§ TASK:
Type out the data again. Keep every line exactly the same.

(DATA LISTING begins)

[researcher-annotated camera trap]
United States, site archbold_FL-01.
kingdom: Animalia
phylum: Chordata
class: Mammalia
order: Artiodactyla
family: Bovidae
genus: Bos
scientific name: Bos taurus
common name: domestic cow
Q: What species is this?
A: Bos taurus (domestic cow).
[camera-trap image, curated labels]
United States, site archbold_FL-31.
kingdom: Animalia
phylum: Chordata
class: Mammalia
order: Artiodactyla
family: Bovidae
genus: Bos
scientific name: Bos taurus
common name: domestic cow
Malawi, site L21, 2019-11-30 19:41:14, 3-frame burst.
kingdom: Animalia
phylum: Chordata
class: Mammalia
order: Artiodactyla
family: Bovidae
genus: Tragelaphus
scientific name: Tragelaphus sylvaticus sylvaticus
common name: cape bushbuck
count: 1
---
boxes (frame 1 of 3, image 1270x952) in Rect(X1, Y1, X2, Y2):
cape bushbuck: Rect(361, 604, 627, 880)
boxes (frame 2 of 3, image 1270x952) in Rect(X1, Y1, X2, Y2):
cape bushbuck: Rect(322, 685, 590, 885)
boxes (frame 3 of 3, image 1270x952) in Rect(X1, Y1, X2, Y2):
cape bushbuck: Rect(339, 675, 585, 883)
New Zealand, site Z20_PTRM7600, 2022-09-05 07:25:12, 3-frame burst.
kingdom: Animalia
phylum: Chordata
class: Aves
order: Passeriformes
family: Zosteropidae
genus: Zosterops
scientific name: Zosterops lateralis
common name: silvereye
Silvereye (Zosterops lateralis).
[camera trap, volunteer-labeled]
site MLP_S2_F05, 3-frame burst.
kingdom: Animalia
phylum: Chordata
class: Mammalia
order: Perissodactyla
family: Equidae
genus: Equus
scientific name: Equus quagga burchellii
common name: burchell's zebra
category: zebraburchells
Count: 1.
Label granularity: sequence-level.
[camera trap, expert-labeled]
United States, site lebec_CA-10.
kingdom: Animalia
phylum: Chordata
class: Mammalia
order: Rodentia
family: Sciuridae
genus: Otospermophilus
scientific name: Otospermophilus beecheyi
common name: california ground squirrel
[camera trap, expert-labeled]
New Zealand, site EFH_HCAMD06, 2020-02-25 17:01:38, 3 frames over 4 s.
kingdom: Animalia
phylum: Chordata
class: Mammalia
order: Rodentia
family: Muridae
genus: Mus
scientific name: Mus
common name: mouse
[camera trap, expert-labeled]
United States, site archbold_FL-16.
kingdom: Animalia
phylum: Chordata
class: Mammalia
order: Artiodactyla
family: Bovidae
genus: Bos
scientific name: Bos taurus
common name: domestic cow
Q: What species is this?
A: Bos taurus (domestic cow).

(DATA LISTING ends)

§ RESPONSE TO THE EXERCISE:
[researcher-annotated camera trap]
United States, site archbold_FL-01.
kingdom: Animalia
phylum: Chordata
class: Mammalia
order: Artiodactyla
family: Bovidae
genus: Bos
scientific name: Bos taurus
common name: domestic cow
Q: What species is this?
A: Bos taurus (domestic cow).
[camera-trap image, curated labels]
United States, site archbold_FL-31.
kingdom: Animalia
phylum: Chordata
class: Mammalia
order: Artiodactyla
family: Bovidae
genus: Bos
scientific name: Bos taurus
common name: domestic cow
Malawi, site L21, 2019-11-30 19:41:14, 3-frame burst.
kingdom: Animalia
phylum: Chordata
class: Mammalia
order: Artiodactyla
family: Bovidae
genus: Tragelaphus
scientific name: Tragelaphus sylvaticus sylvaticus
common name: cape bushbuck
count: 1
---
boxes (frame 1 of 3, image 1270x952) in Rect(X1, Y1, X2, Y2):
cape bushbuck: Rect(361, 604, 627, 880)
boxes (frame 2 of 3, image 1270x952) in Rect(X1, Y1, X2, Y2):
cape bushbuck: Rect(322, 685, 590, 885)
boxes (frame 3 of 3, image 1270x952) in Rect(X1, Y1, X2, Y2):
cape bushbuck: Rect(339, 675, 585, 883)
New Zealand, site Z20_PTRM7600, 2022-09-05 07:25:12, 3-frame burst.
kingdom: Animalia
phylum: Chordata
class: Aves
order: Passeriformes
family: Zosteropidae
genus: Zosterops
scientific name: Zosterops lateralis
common name: silvereye
Silvereye (Zosterops lateralis).
[camera trap, volunteer-labeled]
site MLP_S2_F05, 3-frame burst.
kingdom: Animalia
phylum: Chordata
class: Mammalia
order: Perissodactyla
family: Equidae
genus: Equus
scientific name: Equus quagga burchellii
common name: burchell's zebra
category: zebraburchells
Count: 1.
Label granularity: sequence-level.
[camera trap, expert-labeled]
United States, site lebec_CA-10.
kingdom: Animalia
phylum: Chordata
class: Mammalia
order: Rodentia
family: Sciuridae
genus: Otospermophilus
scientific name: Otospermophilus beecheyi
common name: california ground squirrel
[camera trap, expert-labeled]
New Zealand, site EFH_HCAMD06, 2020-02-25 17:01:38, 3 frames over 4 s.
kingdom: Animalia
phylum: Chordata
class: Mammalia
order: Rodentia
family: Muridae
genus: Mus
scientific name: Mus
common name: mouse
[camera trap, expert-labeled]
United States, site archbold_FL-16.
kingdom: Animalia
phylum: Chordata
class: Mammalia
order: Artiodactyla
family: Bovidae
genus: Bos
scientific name: Bos taurus
common name: domestic cow
Q: What species is this?
A: Bos taurus (domestic cow).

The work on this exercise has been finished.